Bom dia, pessoal. Lá fora, os mercados asiáticos caíram novamente nesta sexta-feira, após a queda em Wall Street durante o pregão de ontem. O principal vetor do pessimismo internacional deriva de problemas em um credor regional americano, o que gerou preocupações sobre o setor financeiro em geral, à medida que o Fed aumenta as taxas de juros. Adicionalmente, há muito nervosismo para o recebimento dos dados de emprego nos EUA hoje, uma vez que os números podem ser definitivos para a política monetária.

=-=-=-=-=

* _Tarefas do exercício_:
1. Liste todas as expressões do trecho sobre os mercados que indicam o dia em que algo acontece.
2. Copie literalmente, do trecho sobre os mercados, a passagem que vai de "Bom dia, pessoal." até "a política monetária.".
As entradas a seguir formam um material à parte, sem relação com o trecho sobre os mercados.

* _Dados apresentados_:
=-=-=-=-=

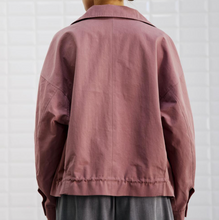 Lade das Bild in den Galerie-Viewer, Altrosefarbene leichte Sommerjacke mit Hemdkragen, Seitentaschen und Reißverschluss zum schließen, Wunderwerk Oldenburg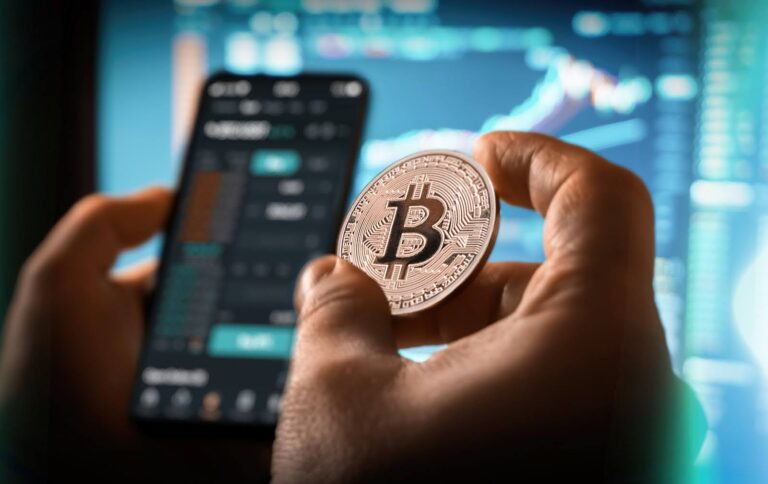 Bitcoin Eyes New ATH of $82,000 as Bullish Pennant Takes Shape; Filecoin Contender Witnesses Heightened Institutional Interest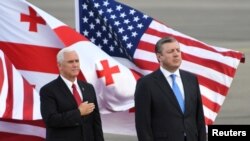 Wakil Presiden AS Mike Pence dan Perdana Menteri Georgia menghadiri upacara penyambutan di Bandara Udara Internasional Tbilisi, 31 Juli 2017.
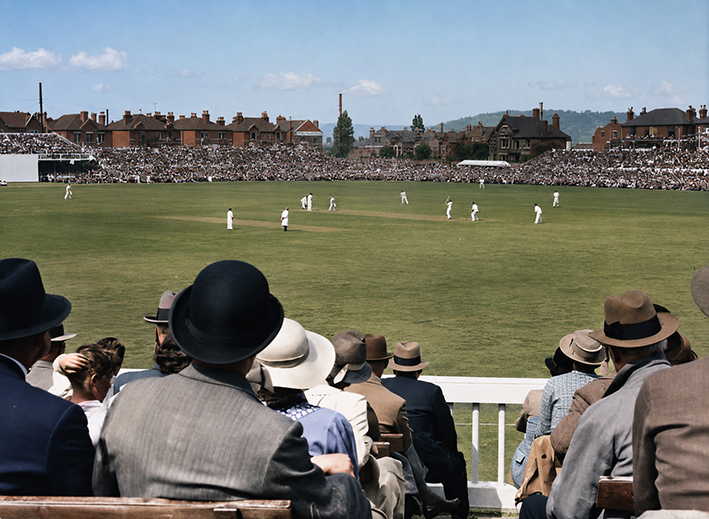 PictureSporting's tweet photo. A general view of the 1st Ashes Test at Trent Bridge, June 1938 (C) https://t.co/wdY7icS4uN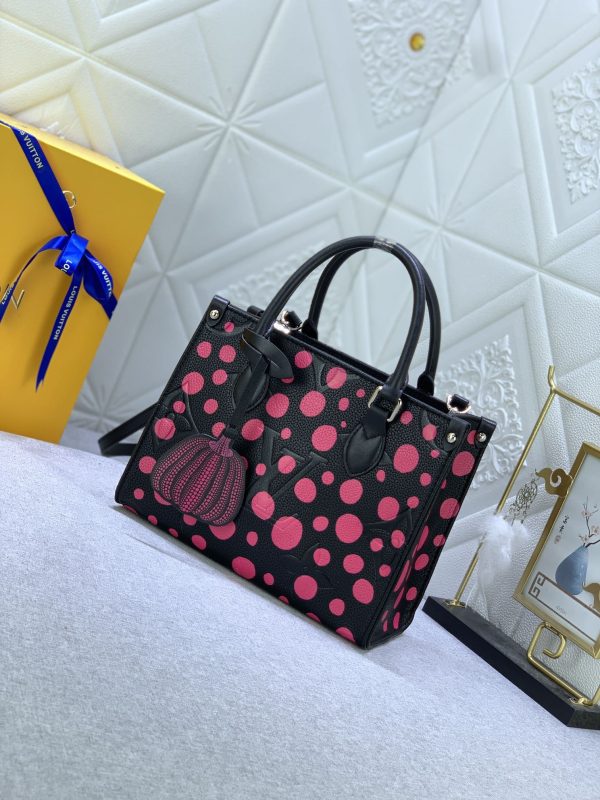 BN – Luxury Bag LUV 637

=-=-=-=-=

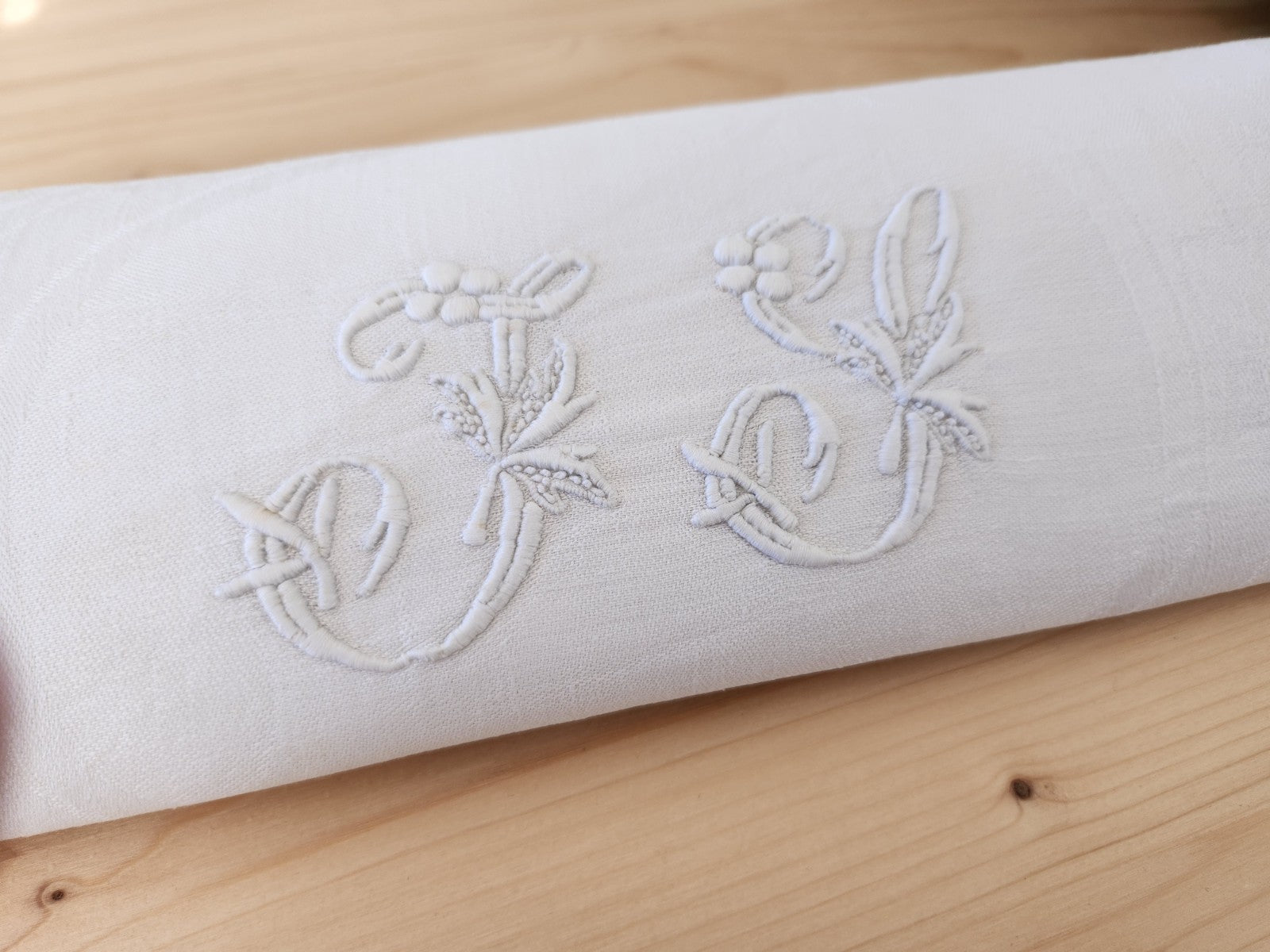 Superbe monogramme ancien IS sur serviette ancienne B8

=-=-=-=-=

* _Soluções dos problemas_:
1. "nesta sexta-feira", "ontem" e "hoje".

2.
Bom dia, pessoal. Lá fora, os mercados asiáticos caíram novamente nesta sexta-feira, após a queda em Wall Street durante o pregão de ontem. O principal vetor do pessimismo internacional deriva de problemas em um credor regional americano, o que gerou preocupações sobre o setor financeiro em geral, à medida que o Fed aumenta as taxas de juros. Adicionalmente, há muito nervosismo para o recebimento dos dados de emprego nos EUA hoje, uma vez que os números podem ser definitivos para a política monetária.